Women of reproductive age and those planning to get pregnant should consume 400 micrograms of folic acid daily, before pregnancy, according to Kirby. Women at risk of recurrence of a neural tube defect should consume 4 milligrams of folic acid daily.
Folic acid is a class of B vitamins and, according to Kirby, is one of the essential building blocks for the human body to make DNA, RNA and amino acids required for cell division.
While it can be found in some foods, such as broccoli or whole grains, Dr. Kirby indicated that a folic acid supplement is needed to reach the recommended 400 micrograms daily.
“Folic acid does not guarantee a woman will not have a neural tube defect, but it can prevent a large number of cases,” Kirby said.

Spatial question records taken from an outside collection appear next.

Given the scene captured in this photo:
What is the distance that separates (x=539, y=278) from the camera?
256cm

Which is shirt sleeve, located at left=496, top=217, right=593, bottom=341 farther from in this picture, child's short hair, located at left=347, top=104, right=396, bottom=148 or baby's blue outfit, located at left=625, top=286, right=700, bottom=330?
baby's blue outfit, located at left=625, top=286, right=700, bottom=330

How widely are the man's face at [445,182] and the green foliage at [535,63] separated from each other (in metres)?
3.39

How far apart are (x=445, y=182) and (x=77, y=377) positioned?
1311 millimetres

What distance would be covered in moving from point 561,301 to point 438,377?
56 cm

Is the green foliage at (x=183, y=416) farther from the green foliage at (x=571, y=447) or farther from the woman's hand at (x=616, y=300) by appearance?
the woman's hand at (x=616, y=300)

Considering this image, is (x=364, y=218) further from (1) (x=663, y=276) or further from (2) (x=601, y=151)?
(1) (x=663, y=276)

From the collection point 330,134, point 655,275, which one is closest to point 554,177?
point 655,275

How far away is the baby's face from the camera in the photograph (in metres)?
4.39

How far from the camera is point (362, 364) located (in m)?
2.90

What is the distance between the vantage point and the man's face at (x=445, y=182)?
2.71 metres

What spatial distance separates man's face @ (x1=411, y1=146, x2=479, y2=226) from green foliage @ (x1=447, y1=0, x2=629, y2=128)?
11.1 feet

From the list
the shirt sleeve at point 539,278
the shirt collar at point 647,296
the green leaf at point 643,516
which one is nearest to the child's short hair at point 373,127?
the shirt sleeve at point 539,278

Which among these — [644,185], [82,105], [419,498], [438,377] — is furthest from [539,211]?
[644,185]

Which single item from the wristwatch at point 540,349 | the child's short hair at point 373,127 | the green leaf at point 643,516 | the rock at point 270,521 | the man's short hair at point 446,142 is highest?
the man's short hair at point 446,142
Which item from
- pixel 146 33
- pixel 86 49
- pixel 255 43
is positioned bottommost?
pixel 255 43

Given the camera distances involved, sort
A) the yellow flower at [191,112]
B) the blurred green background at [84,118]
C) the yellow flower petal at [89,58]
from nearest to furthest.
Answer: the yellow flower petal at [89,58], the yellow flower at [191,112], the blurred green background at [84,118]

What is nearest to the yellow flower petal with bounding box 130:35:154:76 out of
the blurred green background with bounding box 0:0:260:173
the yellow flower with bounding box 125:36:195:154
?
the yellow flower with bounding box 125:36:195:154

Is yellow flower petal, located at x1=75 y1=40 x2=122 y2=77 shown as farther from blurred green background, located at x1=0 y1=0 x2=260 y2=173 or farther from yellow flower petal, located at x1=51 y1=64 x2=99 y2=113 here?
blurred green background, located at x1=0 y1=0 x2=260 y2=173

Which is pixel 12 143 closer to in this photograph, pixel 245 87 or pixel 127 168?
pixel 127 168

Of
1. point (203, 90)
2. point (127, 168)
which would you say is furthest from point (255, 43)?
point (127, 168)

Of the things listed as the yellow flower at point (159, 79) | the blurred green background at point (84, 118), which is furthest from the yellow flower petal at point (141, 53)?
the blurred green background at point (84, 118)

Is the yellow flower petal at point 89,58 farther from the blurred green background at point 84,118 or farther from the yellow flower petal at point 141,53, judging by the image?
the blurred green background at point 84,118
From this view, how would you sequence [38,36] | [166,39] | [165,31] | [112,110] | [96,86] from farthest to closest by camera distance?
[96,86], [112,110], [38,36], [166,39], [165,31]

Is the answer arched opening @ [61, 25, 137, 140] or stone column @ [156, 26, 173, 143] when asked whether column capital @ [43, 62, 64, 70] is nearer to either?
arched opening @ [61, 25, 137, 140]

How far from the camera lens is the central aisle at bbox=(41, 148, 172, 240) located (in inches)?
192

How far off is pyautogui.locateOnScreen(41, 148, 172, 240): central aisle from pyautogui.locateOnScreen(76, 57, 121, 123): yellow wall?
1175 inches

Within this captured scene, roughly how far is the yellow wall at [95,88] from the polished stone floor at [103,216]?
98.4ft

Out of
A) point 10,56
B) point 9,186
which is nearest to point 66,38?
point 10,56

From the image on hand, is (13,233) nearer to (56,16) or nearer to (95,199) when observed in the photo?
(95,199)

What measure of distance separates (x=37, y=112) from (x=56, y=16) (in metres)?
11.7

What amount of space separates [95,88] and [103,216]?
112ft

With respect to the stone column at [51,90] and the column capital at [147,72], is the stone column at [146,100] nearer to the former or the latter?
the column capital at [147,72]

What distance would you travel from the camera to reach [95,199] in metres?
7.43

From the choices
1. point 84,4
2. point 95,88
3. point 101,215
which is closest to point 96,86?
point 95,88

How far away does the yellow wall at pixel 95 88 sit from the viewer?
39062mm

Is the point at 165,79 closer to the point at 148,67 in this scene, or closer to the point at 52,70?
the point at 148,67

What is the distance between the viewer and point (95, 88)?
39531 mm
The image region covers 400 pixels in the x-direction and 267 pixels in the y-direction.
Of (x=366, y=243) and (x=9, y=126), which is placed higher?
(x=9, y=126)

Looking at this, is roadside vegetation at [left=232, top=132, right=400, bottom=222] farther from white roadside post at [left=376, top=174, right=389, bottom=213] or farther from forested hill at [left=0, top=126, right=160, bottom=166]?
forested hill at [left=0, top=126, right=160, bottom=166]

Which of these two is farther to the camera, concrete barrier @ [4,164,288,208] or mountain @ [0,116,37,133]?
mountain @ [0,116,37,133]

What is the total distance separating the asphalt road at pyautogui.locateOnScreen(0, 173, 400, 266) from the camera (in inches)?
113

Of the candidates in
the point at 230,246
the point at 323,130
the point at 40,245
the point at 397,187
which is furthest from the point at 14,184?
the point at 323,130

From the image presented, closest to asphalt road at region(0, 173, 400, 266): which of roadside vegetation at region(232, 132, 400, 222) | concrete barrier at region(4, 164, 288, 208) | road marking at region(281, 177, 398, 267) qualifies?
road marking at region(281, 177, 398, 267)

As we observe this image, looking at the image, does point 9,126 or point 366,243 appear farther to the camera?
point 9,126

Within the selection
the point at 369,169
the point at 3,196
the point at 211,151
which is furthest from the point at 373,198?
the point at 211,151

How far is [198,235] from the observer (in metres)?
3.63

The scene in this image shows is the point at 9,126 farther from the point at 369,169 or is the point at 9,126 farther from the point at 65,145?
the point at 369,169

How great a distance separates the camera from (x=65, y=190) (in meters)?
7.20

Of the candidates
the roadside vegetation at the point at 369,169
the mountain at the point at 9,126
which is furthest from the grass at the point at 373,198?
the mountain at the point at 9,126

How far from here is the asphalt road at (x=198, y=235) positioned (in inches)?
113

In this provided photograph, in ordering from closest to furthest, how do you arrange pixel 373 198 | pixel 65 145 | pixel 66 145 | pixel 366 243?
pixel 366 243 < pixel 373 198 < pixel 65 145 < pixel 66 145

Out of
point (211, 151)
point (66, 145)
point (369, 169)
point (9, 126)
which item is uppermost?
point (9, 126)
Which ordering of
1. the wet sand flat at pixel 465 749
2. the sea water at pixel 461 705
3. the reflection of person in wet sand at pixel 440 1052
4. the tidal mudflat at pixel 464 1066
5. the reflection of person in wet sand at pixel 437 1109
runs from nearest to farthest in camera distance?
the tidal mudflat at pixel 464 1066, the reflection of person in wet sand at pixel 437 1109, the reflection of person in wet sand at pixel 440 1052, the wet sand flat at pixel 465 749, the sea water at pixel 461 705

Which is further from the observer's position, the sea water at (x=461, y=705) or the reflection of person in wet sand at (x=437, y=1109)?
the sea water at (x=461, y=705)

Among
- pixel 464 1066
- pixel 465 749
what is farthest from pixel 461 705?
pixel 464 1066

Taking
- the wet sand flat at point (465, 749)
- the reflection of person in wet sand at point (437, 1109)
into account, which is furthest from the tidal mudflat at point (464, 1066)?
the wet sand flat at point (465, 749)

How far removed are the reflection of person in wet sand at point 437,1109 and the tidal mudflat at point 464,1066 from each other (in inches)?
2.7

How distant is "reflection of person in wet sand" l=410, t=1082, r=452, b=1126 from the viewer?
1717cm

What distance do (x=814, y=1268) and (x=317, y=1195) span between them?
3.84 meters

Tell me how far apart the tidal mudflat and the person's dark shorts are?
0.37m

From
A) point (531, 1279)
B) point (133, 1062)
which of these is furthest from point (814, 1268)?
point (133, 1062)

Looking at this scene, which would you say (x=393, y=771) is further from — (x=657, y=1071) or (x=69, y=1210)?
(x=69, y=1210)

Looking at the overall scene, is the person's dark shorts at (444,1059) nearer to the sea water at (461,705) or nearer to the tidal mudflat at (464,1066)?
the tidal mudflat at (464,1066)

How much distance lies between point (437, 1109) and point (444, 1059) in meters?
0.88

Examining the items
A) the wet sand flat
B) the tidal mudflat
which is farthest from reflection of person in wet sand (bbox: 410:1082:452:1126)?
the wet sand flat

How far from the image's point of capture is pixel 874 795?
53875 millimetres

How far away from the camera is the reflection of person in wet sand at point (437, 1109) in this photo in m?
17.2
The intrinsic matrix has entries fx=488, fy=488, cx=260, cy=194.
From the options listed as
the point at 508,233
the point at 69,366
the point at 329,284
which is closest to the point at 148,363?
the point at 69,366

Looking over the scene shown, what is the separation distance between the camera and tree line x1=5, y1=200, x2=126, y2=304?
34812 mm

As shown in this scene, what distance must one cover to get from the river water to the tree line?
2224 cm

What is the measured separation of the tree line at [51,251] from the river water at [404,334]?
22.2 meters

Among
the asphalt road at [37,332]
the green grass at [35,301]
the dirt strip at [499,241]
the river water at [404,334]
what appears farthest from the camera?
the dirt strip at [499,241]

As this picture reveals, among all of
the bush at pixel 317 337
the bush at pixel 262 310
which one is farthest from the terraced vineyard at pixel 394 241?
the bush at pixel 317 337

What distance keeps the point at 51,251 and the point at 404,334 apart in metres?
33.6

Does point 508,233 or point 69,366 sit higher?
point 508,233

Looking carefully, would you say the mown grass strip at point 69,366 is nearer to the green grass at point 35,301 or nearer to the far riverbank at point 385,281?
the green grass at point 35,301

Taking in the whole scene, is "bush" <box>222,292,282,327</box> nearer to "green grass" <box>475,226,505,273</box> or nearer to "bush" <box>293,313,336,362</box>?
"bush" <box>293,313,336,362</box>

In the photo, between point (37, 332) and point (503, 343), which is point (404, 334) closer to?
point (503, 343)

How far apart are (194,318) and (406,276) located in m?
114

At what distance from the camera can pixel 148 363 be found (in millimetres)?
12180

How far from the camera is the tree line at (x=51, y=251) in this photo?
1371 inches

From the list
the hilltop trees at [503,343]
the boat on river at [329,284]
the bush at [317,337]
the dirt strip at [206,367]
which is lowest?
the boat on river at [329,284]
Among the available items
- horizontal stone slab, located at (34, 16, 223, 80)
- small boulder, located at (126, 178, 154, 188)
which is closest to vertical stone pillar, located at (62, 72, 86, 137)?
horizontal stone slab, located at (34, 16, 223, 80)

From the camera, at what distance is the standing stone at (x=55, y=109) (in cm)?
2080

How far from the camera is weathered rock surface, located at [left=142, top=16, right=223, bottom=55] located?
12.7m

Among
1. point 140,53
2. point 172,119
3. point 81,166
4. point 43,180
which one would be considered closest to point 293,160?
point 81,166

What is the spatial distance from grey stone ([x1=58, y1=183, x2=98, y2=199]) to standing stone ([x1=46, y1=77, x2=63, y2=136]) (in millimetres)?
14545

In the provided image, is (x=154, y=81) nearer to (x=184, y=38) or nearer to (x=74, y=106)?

Kirby said folic acid awareness is a necessary public health intervention and the birth defects registry, while facing some restraints based on state laws, may help tremendously in increasing awareness of the importance of folic acid.
He also stressed the importance of the 40 programs in the U.S. that maintain state-wide birth defects data.
“Other types of data don’t give the full picture,” he said. “This annual report is the cornerstone of epidemiologic and health services research and disease prevention.”
Kirby, R., Browne, M., editors (2016). Special Issue: 2016 Congenital Malformations Surveillance Report: A Report from the National Birth Defects Prevention Network. Birth Defects Research Part A: Clinical and Molecular Teratology; pages 863-988.